*** EXTRACTED TEXT Section Begins ***
Prove that $\ln\left(1 + \frac{1}{|x|}\right) - \frac{1}{1 + |x|}$ is always positive

I have to study when the function $$f'(x) = \ln\left(1 + \frac{1}{|x|}\right) - \frac{1}{1 + |x|}$$ is positive. I tried to use the inequality $\ln(1 + t) < t$, $\forall t > -1$ but this could not help me ($\frac{1}{|x|} - \frac{1}{1 + |x|}$ is always a positive quantity but I cannot say anything about $f'(x)$).

Is there a quick method? Thanks.
*** EXTRACTED TEXT Section Ends ***
*** DATASET EXTRACT Section Begins ***
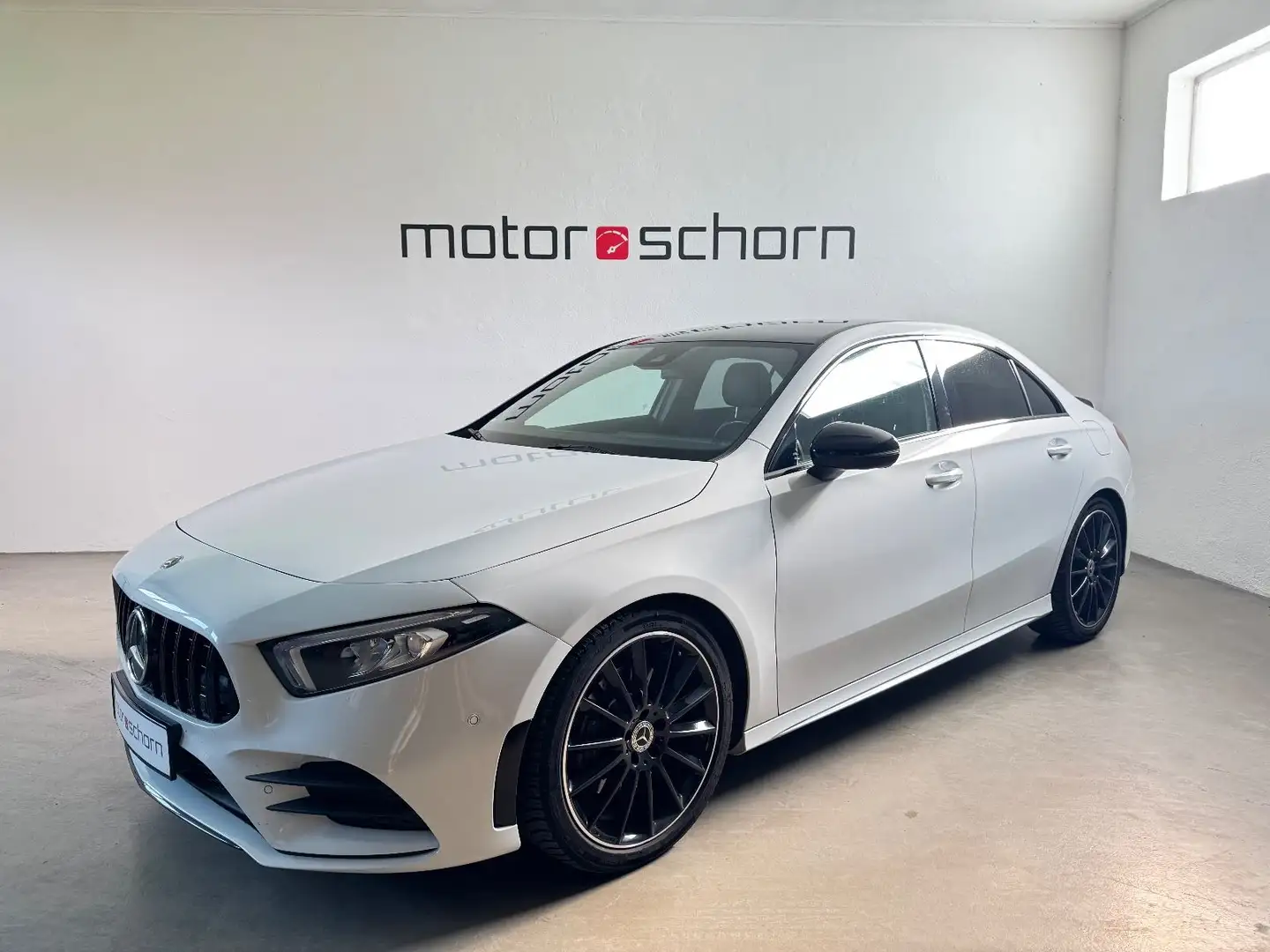 Mercedes-Benz A 220 Lim. 4Matic AMG|Burmester|Ambiente|Kamera Weiß - 1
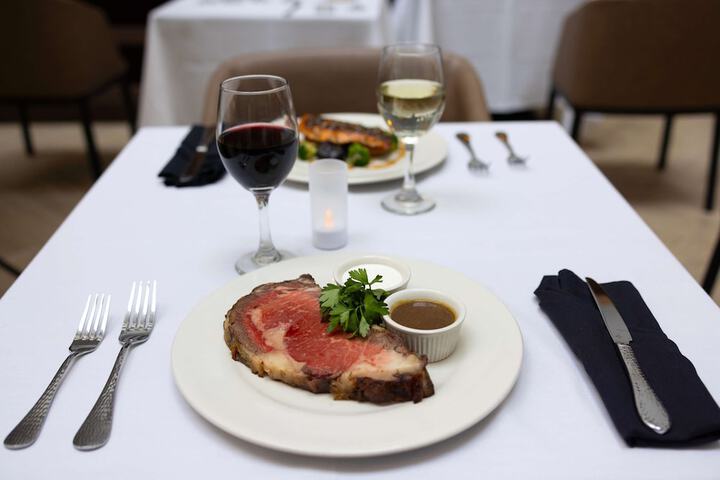 Dining 33 of 59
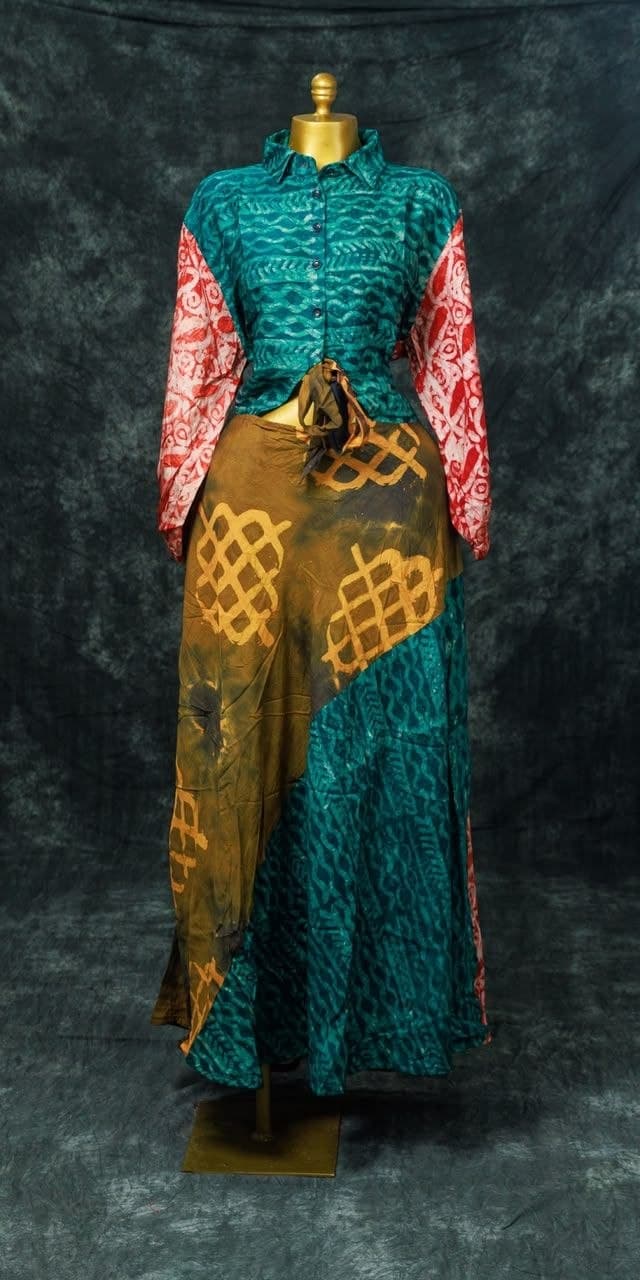 Pièce EM10 — Batik mosaïque · émeraude, kaki & rouge
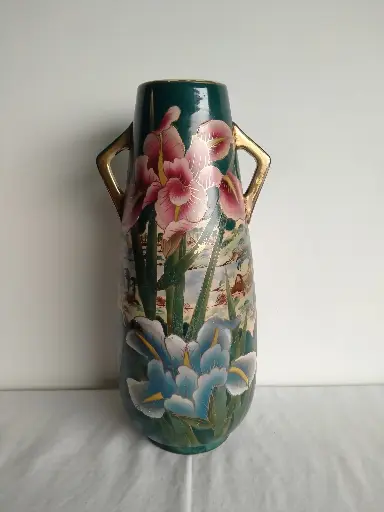 [25091/4] Vase en faïence Royal Nippon de style Art Nouveau à décor d'iris sur un fond de village japonisant 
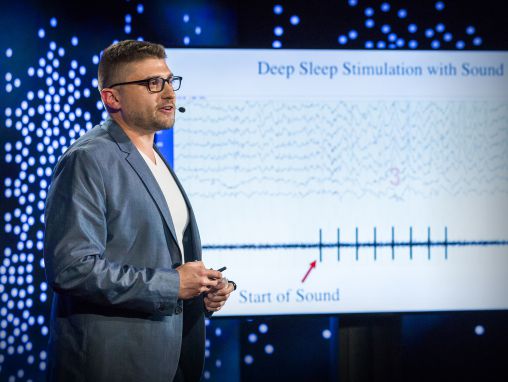 Click to play Dan Gartenberg: Fordelene med dyp søvn for hjernen -- og hvordan få mer av den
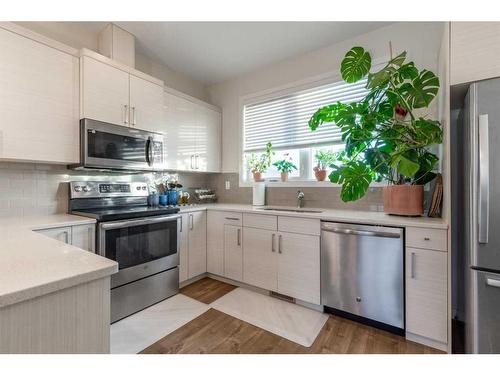 351 Mildred Dobbs Boulevard North, Lethbridge, AB - Indoor Photo Showing Kitchen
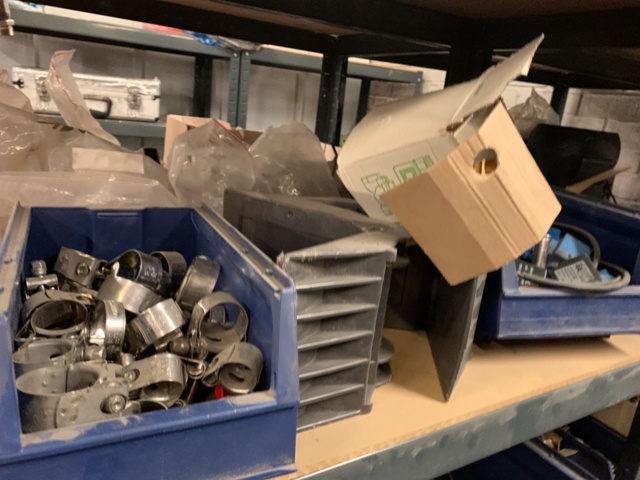 1065650-37 Stock hydraulic and electronic components, 22 shelf sections (incl. shelves)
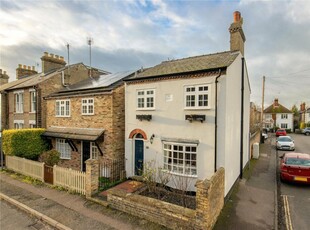 3 bedroom detached house for sale in Priory Street, Cambridge, Cambridgeshire, CB4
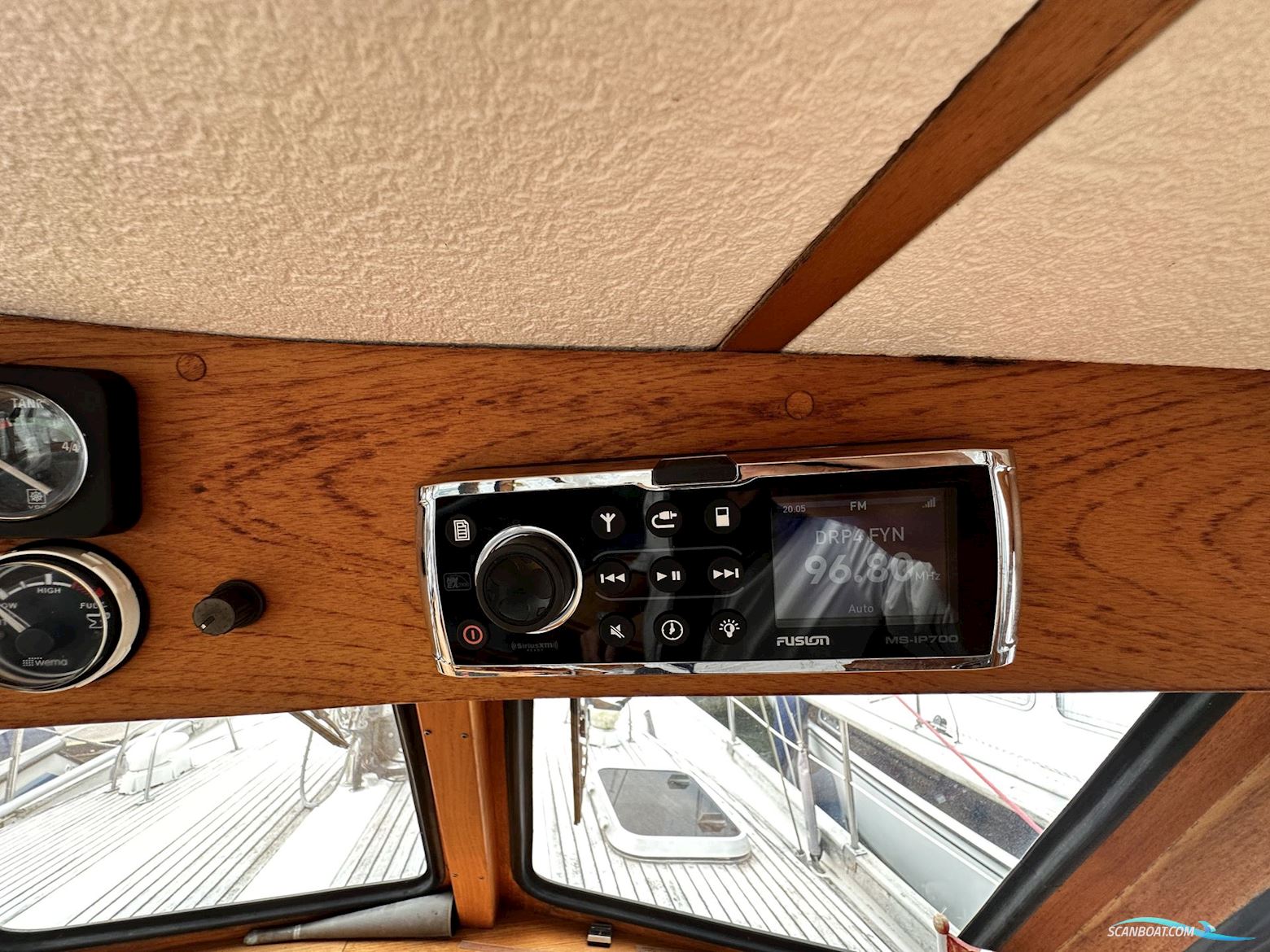 Nauticat 33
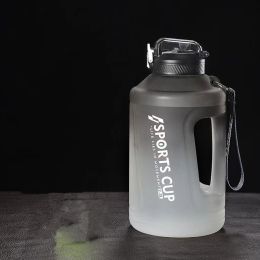 Sports Water Jug With Time Markers; Gradient Color Fitness Accessories (Color: Black/White, size: 2300ml)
*** DATASET EXTRACT Section Ends ***
WHAT IS REQUIRED: In the math post about the logarithmic function, what inequality did the writer try to use? These items are separate material and have no connection to the math post.

SOLUTION FOR THIS PROBLEM: The inequality $\ln(1 + t) < t$ for all $t > -1$.